#### EXERCISE BRIEF:
In the news item below about a memory research grant, roughly how much money will the grant bring to UT Dallas?

#### READING PASSAGE:
* * * * *
A developmental cognitive neuroscientist at The University of Texas at Dallas’ Center for Vital Longevity is exploring an unconventional opportunity to gather high-precision data about the brain in an effort to understand how the ability to retain information improves from childhood to adulthood.

Dr. Noa Ofen, professor of psychology in the School of Behavioral and Brain Sciences, is the recipient of a grant from the National Institute of Mental Health, a component of the National Institutes of Health, to continue her work examining the development of memory networks in children. The grant will bring approximately $2.4 million to UT Dallas.

Her project involves gathering data from intracranial electroencephalography (iEEG) via electrodes implanted in the brains of epilepsy patients undergoing brain mapping as part of clinical care procedures.

Her goal is to provide an unprecedented level of detail about the neural underpinnings of memory, an ability that is fundamental to everyday life.
* * * * *
Dataset records
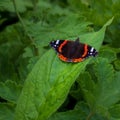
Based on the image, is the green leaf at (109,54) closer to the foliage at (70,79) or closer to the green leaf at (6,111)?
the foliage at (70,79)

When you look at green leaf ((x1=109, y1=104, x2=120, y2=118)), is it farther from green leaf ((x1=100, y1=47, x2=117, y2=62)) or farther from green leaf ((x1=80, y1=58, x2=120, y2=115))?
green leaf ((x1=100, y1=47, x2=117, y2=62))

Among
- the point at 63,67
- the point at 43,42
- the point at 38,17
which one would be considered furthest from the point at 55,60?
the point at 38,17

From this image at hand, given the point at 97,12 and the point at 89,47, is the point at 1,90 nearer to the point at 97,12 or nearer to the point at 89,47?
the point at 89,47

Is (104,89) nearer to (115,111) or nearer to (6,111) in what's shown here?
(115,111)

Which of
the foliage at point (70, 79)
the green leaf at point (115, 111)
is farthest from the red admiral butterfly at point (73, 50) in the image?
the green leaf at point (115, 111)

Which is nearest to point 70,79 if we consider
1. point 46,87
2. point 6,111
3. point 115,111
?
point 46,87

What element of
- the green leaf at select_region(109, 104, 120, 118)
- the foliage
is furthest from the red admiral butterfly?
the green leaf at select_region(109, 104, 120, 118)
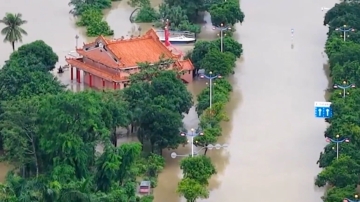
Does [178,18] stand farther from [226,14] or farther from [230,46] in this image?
* * * * *
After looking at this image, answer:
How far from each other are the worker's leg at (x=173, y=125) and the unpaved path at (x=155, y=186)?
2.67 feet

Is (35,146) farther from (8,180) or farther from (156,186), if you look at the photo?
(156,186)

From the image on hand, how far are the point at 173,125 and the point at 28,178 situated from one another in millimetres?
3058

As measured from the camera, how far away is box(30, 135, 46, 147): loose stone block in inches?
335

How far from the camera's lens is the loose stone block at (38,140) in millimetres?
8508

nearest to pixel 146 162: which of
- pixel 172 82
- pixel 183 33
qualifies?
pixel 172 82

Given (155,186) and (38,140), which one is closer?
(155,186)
* * * * *
#### RESPONSE TO THIS TASK:
Approximately $2.4 million.